City Manager Ed Shikada said the city might lose $20 million before this year’s fiscal year ends on June 30. He said the city doesn’t know how much revenue it will lose next year but the cuts will likely have to be severe.
He said the city should plan for two years of financial constraints.
Shikada advocated for wide-ranging cuts to “share the pain” without making any permanent changes like selling real estate.
He said the council will have to consider options that are “not attractive.” Shikada said there might be a temptation to assure residents that certain beloved services or projects won’t be impacted, but everything should be on the table as an option for cutting.
Possible cuts include everything from libraries and parking enforcement to tree trimming and not renewing the city’s lease of 27 acres of the Cubberley Community Center from the Palo Alto school district.
Manager, councilman disagree over staffing level
Shikada said the city’s current staffing levels are what he considers to be low — 1,034 full-time employees compared to the 1,058 employees the city had in 2018. He said the city has already been making efficiencies and doesn’t have a lot of excess staff.
Councilman Greg Tanaka said he thinks the city is “top-heavy” and should start with cutting management to prevent loss of services.

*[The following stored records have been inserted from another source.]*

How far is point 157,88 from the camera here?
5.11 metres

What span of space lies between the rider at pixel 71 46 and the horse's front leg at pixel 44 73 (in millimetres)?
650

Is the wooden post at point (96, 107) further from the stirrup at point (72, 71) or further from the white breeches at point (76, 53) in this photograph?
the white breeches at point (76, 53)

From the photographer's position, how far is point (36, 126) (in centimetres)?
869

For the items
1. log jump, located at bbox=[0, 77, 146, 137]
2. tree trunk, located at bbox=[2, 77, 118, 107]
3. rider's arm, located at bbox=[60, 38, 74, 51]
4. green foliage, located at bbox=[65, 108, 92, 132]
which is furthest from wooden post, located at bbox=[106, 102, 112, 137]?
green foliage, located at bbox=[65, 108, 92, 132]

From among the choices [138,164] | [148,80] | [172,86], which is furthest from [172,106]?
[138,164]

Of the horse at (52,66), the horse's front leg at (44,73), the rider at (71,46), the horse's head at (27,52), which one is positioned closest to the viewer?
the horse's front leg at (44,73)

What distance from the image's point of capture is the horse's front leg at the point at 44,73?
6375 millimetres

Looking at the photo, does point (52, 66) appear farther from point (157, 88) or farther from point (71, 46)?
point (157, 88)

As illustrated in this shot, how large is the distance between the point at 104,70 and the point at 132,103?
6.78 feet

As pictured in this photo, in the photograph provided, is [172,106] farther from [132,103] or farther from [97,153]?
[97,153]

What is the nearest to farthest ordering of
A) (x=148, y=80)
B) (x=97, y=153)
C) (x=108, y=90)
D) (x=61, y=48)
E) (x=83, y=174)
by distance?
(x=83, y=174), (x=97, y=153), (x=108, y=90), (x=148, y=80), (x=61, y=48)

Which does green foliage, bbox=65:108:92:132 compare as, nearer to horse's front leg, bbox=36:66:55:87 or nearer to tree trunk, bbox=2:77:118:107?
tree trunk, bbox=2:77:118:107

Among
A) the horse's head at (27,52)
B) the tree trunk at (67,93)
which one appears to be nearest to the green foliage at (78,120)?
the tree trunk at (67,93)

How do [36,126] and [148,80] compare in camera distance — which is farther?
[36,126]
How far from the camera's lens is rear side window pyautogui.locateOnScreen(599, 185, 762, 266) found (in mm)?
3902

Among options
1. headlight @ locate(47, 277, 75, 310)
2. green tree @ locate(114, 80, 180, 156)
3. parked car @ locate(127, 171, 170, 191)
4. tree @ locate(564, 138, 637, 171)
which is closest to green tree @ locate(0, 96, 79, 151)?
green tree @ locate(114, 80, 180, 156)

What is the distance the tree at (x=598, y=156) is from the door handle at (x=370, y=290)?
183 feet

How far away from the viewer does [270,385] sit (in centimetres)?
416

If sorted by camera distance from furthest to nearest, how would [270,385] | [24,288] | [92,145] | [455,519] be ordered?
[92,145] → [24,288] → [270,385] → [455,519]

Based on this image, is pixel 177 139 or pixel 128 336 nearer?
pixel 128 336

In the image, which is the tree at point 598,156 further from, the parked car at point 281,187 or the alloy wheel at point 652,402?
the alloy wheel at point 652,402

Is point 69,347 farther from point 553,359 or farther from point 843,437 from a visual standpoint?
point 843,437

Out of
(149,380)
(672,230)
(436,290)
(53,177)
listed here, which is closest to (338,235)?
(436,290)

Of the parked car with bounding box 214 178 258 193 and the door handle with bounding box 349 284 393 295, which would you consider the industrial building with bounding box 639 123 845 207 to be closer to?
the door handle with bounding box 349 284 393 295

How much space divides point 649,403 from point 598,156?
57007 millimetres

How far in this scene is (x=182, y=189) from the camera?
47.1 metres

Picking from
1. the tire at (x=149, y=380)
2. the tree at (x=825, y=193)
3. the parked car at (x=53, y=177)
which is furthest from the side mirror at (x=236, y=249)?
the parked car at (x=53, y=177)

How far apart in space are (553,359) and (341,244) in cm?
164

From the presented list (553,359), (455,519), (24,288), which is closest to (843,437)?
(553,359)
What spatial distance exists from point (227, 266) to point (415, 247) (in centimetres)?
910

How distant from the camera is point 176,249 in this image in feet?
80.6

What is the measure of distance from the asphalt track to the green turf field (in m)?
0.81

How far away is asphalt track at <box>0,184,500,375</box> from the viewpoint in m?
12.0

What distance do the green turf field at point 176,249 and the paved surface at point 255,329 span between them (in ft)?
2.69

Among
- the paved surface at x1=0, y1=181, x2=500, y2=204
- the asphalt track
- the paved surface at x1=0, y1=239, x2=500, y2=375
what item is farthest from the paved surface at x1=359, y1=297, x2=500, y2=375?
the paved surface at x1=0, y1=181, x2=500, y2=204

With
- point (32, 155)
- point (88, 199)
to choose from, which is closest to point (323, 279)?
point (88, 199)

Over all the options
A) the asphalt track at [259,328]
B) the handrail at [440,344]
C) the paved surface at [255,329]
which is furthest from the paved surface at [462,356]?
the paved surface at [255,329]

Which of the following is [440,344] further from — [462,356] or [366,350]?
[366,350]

Tanaka’s comment came shortly after Shikada said a suggestion from Tanaka that the city’s numbers weren’t properly updated was “inflammatory.”
Councilwoman Alison Cormack said she thinks the city should be as conservative as possible. She said she would rather add services back in if the financial situation improves than have to keep cutting throughout the year.
“It will break my heart to not reopen all five libraries, but everyone’s hearts will be broken,” she said.
Cormack said she thinks the city can’t lose sight of its long-term problems like climate change and rail crossings. She said that stopping progress on paying down pensions would be like deciding to stop bailing a boat when you see a big storm on the horizon.
Councilwoman Liz Kniss said she wants the city to expedite ways for the public to weigh in on the budget.
Fine said at the start of the meeting that the city is hoping to work with the unions to adjust to figure out what sacrifices need to be made.
Union members are getting raises
As the Post reported April 8, members of a number of city unions are scheduled to get raises on July 1 as part of contracts negotiated long before the coronavirus hit. SEIU will get a 2% bump that will cost the city $1.2 million. The police union will get a 3% raise at a cost of $2.2 million. And firefighters will get a 3% hike at a cost of $1.4 million.
Council also discussed putting money toward helping city businesses.
Businesses have been struggling under the state stay at home order. All businesses have been forced to close unless they’re considered “essential” under Gov. Gavin Newsom’s stay-at-home order.
That’s resulted in layoff and, in some cases, decisions by business owners to shut down permanently.
The council said they are interested in putting $500,000 toward grants for businesses with less than 50 employees.
But council hasn’t decided how it will pick the winners. Cormack suggested a lottery.
Tanaka proposed looking at how much different businesses contribute in taxes. He said he wants to get the program going quickly because businesses are struggling to survive.
Councilman Tom DuBois said he wants a slower approach. He said other cities with business bailouts like Mountain View moved to fast and didn’t use their money as well as they could have.
John Shenk, president of Thoits Bros., a landlord to 17 commercial properties downtown, said that if the city wants to help businesses, it should speed up the process of getting permits for such things as signs.